Finansal Okuryazarlık Dikkat Tuzak Var!

Ülkemizde son yılların kurumsal çalışmaları arasında başı çeken bankacılık merkezli faaliyetlerin bundan böyle iş hayatından öte bireysel hayatın içine yerleştirme çabaları devam ediyor.

Ülkemizde son yılların kurumsal çalışmaları arasında başı çeken bankacılık merkezli faaliyetlerin bundan böyle iş hayatından öte bireysel hayatın içine yerleştirme çabaları devam ediyor.

Teknolojinin bilişim yönünde geliştirilmesi ve toplumsal hareketlerin medya ile aynı yöne kanalize edilmesinin ardından bireylerin de aynı sistem içerisinde pasif halden aktif hale getirmek için " finansal okuryazarlık”faaliyetleri başlatılıyor. İşin daha da ilginç yanı "hassasiyetleri ”olduğunu bildiğimiz bir gazetede "finansal okuryazarlık seferberliği ” olarak verilmesi toplumun medya aracılığı ile küresel sisteme entegre edilişi hem de "hizmet”kavramı içerisinde sunulması dikkatlerden kaçmadı.

Bu konular öyle rastgele gündeme getirilmiyor. Dünya Bankasının ülkemizde yaptığı araştırmaya göre 20 milyon insan henüz bankalardan uzak durmuş. İnsanımızın %50’si borcunu eş-dost ve akrabadan edinirken diğer kısım ise borcu borçla kapatmak durumu söz konusu imiş. Ayrıca bileşik faiz hesabını her dört kişiden biri ancak yapabilmiş. Bu durumları dikkate alan bankacılar, bir dermek kurarak faaliyetlerine resmiyet kazandırmak suretiyle insanların tamamını çökmüş sisteme dâhil etme çabalarına hükümet nezdinde destek bulmuş olması Borca Dayalı Para Sistemi ve Kısmi Rezerv Sistemin (BDPS/KRS) zulme dönüşmesine veya mevcut zulmün artmasına sebep olacaktır.

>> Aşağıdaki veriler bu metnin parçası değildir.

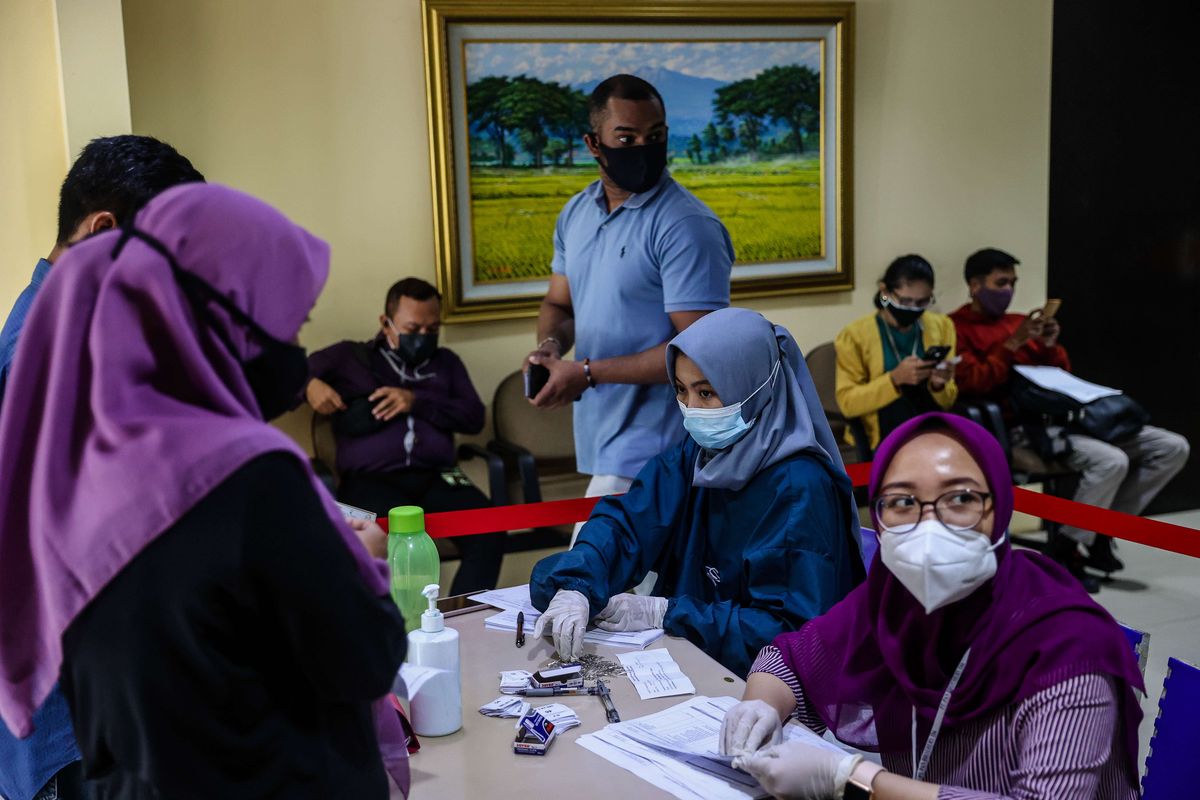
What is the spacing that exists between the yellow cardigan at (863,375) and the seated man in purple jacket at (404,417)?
59.1 inches

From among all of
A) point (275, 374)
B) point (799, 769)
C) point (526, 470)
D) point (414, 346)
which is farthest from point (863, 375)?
point (275, 374)

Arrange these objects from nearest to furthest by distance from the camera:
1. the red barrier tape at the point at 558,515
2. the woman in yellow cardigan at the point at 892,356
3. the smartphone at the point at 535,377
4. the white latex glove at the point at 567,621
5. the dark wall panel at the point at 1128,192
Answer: the white latex glove at the point at 567,621
the red barrier tape at the point at 558,515
the smartphone at the point at 535,377
the woman in yellow cardigan at the point at 892,356
the dark wall panel at the point at 1128,192

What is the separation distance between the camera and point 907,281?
4574 millimetres

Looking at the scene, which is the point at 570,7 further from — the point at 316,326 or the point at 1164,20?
the point at 1164,20

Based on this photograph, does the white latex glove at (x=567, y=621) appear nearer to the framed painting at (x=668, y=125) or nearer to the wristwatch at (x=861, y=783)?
Answer: the wristwatch at (x=861, y=783)

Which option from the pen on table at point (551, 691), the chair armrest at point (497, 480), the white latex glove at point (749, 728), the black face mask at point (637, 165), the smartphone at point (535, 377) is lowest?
the chair armrest at point (497, 480)

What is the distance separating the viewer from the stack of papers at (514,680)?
1798mm

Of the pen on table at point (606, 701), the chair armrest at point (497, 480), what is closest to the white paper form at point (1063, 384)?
the chair armrest at point (497, 480)

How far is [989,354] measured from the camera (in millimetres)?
4781

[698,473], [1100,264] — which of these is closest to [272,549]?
[698,473]

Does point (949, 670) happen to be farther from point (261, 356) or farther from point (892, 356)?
point (892, 356)

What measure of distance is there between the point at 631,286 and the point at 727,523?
840mm

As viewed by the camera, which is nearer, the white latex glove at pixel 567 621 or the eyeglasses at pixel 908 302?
the white latex glove at pixel 567 621

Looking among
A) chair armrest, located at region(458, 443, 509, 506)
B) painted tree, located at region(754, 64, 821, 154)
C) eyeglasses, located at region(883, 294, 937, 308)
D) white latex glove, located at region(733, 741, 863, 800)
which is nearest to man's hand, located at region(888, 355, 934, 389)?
eyeglasses, located at region(883, 294, 937, 308)
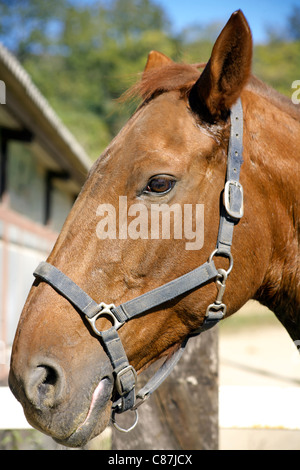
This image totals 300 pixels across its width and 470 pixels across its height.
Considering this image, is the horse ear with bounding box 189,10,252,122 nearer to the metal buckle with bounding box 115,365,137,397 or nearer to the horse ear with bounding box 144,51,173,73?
the horse ear with bounding box 144,51,173,73

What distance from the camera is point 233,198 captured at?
1988mm

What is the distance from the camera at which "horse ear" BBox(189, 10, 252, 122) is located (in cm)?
188

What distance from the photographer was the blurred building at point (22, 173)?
6.62m

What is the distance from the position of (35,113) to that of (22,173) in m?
2.09

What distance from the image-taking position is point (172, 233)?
6.42ft

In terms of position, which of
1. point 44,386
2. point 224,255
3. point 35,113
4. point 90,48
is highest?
point 90,48

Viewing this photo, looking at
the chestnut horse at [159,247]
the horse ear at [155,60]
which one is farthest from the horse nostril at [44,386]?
the horse ear at [155,60]

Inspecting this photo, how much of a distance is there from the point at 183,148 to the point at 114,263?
1.89 ft

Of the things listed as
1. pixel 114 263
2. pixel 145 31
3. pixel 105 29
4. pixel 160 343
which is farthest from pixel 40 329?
pixel 145 31

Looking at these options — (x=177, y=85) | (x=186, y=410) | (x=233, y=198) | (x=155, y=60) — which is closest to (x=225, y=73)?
(x=177, y=85)

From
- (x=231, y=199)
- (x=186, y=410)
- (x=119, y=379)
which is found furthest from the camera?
(x=186, y=410)

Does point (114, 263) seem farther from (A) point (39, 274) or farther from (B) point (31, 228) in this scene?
(B) point (31, 228)

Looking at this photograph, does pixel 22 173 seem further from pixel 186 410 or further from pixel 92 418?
pixel 92 418

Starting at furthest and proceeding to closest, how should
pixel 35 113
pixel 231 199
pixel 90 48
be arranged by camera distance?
pixel 90 48 → pixel 35 113 → pixel 231 199
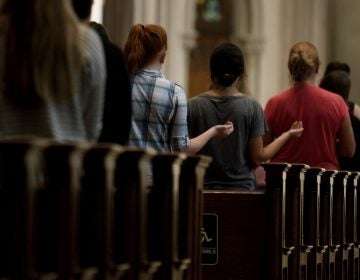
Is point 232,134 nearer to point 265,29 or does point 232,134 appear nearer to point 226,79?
point 226,79

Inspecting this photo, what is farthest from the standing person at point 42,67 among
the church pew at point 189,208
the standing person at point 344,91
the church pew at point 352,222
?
the standing person at point 344,91

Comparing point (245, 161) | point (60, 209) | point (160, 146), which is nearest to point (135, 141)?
point (160, 146)

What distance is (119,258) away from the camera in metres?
4.58

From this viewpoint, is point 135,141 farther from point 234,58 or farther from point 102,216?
point 102,216

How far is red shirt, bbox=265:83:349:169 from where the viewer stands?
7.79 m

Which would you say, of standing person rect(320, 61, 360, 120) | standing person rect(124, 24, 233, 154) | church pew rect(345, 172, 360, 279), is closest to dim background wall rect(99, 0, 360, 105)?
standing person rect(320, 61, 360, 120)

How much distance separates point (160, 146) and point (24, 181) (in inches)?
92.8

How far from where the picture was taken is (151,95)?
6.13m

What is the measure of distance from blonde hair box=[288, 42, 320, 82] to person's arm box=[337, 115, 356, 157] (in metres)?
0.38

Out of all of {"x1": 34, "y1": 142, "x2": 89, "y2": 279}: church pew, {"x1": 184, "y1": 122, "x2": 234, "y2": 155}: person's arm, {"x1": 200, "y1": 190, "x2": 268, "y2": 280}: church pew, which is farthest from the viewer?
{"x1": 200, "y1": 190, "x2": 268, "y2": 280}: church pew

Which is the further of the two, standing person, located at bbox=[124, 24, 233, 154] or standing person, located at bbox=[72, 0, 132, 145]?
standing person, located at bbox=[124, 24, 233, 154]

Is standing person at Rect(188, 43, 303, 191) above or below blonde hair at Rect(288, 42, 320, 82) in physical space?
below

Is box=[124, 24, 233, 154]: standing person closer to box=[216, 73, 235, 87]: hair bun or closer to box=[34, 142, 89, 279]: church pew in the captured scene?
box=[216, 73, 235, 87]: hair bun

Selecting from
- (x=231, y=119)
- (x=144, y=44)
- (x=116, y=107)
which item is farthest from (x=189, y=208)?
(x=231, y=119)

İnsanımızın hayat standardında (belli kesim hariç) bir iyileşme olmamasına rağmen, kahir ekseriyet açlık sınırında ve yoksulluk sınırının altında hayatta kalma mücadelesi verirken, ilkokullarda ‘finansal okuryazarlık’ dersi verilmek istenmesinin açıklanmamış amacı; olsa olsa bankacıların açgözlülüğüolabilir. Toplumu ayakta tutan aile yapımızın diğer gelişmiş ülkelerden hayli ileri olması, toplumsal yapının sağlam kalmasında en büyük etken. Düşünülen bu proje ile aile içi dayanışma devre dışı bırakılarak, küçücük dimağlara çürümüş sistemlerini, öğretilmiş çaresizliklerini aşılama ve de yakın gelecekte toplumsal hareketlerin kapitalist yaklaşımlarla olmasının altyapısı bu şekildeki projelerle planlanıyor.

Finansal okuryazarlığın geliştirilmesiyle ülke tasarruf oranlarında artış olacağı ve bu sayede ülke içindeki bankalar, dolayısıyla Hazine dışarıdan daha ucuza iç borçlanma yaparak dışarıdan gelen sıcak paranın risklerinden kaçınma amacı hükümeti cezp etmiş durumda. Bireysel Emeklilik (BES) de bu amaçla getirilmişti. Kaldı ki tasarrufları artırma ve ya en iyi şekilde değerlendirmek işin belirtilen yönü, finansal okuryazarlığın yerleştirilmesinin ardında bankacılığın hayatın her alanında bulunarak, hem parası olanın parasını sisteme çekmek hem de ihtiyacı olanı tuzağa çekerek insanları mevcut sisteme mahkûm etmek.

İktidarda olanlar, borç bulma, borcu borçla kapatma yollarını aramaktan ziyade borcu azaltma, ödeme ve bu yolla elde edilen faizle insanların geleceğinin çalınmasına müsaade etmemesi gerekir. Devlet olma erkini, paranın sahibi olma özelliğini bankalardan alarak kendi parasını üreterek bankalar üzerinden borçlanmaktan vazgeçmesi yapılması gereken en doğru yoldur. Aksi halde mevcut sistemi (BDPS) devam ettirmek, üstelik daha da yaygınlaştırmak en iyi ihtimalle nemelazımcılık olmalı.

Banka ve bağlantılı kuruluşlara, küçükler için; "18 Yaşından Küçükler için Tehlike!” kaydı, büyükler içinde "Dikkat Tuzak Var!” uyarı levhası konulmalıdır.